*THE PROBLEM*
Pick up the news report below on the Defence Secretary's Middle East tour and continue it from its last sentence.

*PAGE EXTRACT*
----

The Defence Secretary says he stands by controversial comments he made recently about eliminating terrorists who’ve fought in Iraq and Syria.
Gavin Williamson spoke exclusively to Forces News in Cyprus as he returned from a tour of the Middle East.
Before arriving in Cyprus Mr Williamson visited Baghdad where he met the country’s defence minister and signed an agreement on military cooperation.
Gavin Williamson, who was visiting Iraq for the first time, said eliminating the threat from IS is "critical" to UK security with the RAF having carried out more than a thousand strikes against extremists across the region.
Visiting Kuwait, Cyprus and Iraq this week, he praised ongoing efforts by British service personnel and their role in the 74-member global coalition campaign to eradicate the group.
"The dangers we face are changing and are intensifying rapidly. Eliminating the threat from terrorism is critical to our security at home and abroad," Mr Williamson said.
"Our brave Armed Forces are working tirelessly, day and night, to defeat Daesh after helping to recover significant territory in Iraq.
"Only by defeating this evil and barbaric group for goodwill we reduce the deadly threat they pose to us, which is why we won't stop until their global network is destroyed."
The Syrian city of Raqqa was recaptured in October and in early December Iraqi prime minister, Haider al-Abadi formally announced that IS terrorists had been driven out of his country following three years of fierce fighting.
In Iraq, Mr Williamson met with UK personnel stationed in Taji, a coalition base north of the capital, Baghdad, and where Prime Minister Theresa May visited in November.
Meeting his Iraqi counterpart in Baghdad, Mr Williamson also visited the Iraqi National Security Agency, where he reiterated the UK's commitment to the long-term security and stability of Iraq.
Signing a statement of intent for a £10 million investment in Iraq's counter-terrorism capacities, Mr Williamson said at a press conference that the fight against IS has entered a "new phase".
He said the British government is determined to "win the war online, preventing (IS) viral propaganda from recruiting yet more fanatical fighters".

----

*DATA*
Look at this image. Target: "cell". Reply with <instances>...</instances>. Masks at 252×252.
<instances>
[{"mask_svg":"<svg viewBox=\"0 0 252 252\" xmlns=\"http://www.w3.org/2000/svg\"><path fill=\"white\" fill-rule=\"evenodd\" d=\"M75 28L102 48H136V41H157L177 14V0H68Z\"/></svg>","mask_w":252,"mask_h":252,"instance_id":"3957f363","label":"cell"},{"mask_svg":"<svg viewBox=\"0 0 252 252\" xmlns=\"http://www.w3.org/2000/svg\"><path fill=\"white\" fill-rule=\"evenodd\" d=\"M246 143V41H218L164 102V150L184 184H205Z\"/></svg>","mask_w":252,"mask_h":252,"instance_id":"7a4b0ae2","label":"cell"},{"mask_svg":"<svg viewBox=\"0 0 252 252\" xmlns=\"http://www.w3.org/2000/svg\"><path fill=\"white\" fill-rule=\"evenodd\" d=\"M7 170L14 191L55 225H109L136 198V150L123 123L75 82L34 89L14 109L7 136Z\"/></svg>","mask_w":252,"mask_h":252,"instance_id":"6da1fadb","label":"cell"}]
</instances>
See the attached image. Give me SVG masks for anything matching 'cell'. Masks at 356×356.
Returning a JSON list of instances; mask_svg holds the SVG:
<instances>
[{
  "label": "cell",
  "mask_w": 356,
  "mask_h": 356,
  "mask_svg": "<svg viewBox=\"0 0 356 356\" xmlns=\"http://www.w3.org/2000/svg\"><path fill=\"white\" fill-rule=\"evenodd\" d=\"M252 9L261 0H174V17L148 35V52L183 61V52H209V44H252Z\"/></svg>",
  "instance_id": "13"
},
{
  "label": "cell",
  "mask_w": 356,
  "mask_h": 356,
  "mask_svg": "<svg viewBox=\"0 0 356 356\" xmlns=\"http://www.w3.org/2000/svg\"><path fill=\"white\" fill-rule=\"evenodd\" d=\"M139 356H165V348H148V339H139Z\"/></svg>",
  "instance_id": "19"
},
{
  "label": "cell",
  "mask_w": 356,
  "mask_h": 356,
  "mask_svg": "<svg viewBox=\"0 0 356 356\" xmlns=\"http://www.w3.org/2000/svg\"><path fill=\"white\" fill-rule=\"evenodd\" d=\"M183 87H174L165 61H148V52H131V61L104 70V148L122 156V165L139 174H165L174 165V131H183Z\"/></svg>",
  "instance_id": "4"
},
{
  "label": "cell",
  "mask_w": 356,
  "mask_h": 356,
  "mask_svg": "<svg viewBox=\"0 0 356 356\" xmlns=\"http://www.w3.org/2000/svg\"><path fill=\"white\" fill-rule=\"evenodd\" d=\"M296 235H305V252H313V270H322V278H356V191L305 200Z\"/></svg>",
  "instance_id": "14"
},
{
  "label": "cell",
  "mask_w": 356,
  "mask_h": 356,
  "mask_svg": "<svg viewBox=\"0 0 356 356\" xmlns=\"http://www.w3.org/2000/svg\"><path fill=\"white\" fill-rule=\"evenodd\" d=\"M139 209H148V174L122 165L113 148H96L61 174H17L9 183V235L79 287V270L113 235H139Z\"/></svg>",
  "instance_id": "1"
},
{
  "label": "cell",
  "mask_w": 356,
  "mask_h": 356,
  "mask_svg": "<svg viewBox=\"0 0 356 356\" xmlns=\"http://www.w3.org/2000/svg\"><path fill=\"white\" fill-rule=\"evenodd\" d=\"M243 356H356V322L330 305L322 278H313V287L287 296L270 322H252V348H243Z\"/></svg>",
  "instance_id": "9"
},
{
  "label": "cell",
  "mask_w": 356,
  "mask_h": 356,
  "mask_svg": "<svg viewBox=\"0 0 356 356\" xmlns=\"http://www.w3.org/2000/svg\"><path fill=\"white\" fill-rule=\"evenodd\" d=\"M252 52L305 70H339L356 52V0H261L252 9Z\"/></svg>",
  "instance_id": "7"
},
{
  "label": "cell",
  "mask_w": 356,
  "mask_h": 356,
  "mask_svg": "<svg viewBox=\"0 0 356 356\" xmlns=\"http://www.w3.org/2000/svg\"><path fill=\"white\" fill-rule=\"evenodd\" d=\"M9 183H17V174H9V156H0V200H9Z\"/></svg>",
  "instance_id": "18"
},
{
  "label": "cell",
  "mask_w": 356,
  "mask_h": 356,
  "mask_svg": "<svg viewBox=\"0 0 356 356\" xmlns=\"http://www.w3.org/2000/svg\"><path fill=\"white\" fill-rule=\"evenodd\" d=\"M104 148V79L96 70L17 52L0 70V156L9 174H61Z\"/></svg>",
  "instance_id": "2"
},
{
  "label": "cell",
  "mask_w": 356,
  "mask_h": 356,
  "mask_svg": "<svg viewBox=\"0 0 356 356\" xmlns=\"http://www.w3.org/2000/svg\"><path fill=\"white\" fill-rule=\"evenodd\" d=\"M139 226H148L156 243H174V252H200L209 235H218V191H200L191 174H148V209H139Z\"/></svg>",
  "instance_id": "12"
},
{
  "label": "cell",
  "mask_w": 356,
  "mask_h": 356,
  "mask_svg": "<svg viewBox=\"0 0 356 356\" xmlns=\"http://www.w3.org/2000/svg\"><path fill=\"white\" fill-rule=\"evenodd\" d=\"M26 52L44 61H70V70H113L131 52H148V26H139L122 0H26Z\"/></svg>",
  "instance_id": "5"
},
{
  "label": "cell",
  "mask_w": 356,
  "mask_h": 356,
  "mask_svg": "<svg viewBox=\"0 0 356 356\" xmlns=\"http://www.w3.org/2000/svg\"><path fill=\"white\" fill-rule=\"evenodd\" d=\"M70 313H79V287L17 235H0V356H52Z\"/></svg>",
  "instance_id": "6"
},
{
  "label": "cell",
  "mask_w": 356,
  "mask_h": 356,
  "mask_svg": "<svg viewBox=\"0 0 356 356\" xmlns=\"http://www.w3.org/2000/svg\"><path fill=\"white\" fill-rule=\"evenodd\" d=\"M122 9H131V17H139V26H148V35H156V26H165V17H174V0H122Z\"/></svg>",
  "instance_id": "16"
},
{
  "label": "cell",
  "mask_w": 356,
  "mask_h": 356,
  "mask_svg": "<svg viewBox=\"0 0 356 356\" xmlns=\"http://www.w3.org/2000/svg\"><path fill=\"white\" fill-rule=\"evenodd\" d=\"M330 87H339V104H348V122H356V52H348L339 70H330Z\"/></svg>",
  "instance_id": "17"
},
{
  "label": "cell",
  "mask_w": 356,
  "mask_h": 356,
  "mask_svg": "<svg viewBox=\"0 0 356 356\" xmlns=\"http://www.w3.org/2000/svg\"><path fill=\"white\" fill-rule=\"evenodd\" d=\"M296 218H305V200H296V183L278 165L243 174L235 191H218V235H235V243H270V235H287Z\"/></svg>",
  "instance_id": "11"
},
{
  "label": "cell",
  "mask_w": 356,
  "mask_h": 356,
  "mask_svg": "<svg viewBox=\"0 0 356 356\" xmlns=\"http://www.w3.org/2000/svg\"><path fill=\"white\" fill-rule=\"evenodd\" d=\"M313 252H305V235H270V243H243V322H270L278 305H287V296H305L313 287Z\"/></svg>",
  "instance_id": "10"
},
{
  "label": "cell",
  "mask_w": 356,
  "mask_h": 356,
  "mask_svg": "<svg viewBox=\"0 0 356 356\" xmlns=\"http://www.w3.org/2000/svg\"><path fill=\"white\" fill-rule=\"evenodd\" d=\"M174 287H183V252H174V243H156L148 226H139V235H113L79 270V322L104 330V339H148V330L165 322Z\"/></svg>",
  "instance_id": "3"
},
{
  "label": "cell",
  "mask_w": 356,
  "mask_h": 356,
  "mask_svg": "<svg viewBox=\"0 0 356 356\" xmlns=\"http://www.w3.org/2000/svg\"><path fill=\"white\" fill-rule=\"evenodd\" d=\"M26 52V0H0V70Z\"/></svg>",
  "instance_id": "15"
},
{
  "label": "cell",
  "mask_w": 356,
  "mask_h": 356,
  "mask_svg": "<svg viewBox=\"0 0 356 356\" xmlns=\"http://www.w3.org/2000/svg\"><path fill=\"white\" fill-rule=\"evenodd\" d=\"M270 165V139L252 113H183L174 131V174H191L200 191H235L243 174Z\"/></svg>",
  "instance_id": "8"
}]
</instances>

----

*REPLY TO THE TASK*
As part of the UK's role in the global coalition's efforts, more than 600 British soldiers are currently deployed in locations across Iraq.
They have trained more than 60,000 Iraqi and Kurdish forces in how to detect and disarm improvised explosive devices, medical techniques and infantry skills.
In Kuwait Mr Williamson met with the commanding general of the US-led coalition, Lieutenant General Paul Frank and Major General Felix Gedney, a deputy coalition commander and the UK's most senior officer in the military campaign.
Discussing the coalition's success so far, they reflected on how IS has not yet been defeated, as pockets of fighters still remain and will continue to pose a threat at home and abroad, the Ministry of Defence said.
Last month Maj Gen Gedney said they are witnessing IS militants heading westwards in Syria as they are squeezed out and their grasp on the country is diminished.
He warned they seemed to be "moving with impunity", showing, he said, that the regime of Bashar al-Assad is "clearly either unwilling or unable" to defeat the group within their borders.
Over the past three years RAF Typhoon and Tornado jets and Reaper drones have carried out more than 1,700 strikes in Iraq and Syria, as well as surveillance and reconnaissance, and refuelling missions.
The Ministry of Defence said RAF aircraft flew on operations against the terrorists every day across the Christmas period, striking compounds, lorries, mortars and pockets of fighters engaged in close quarter, street fighting with Syrian Democratic Forces (SDF).
In Cyprus Mr Williamson met with RAF crews who are flying the fast jets and remotely piloted Reaper drones out of the UK's base in Akrotiri to help clear the last remaining pockets of IS in eastern Syria.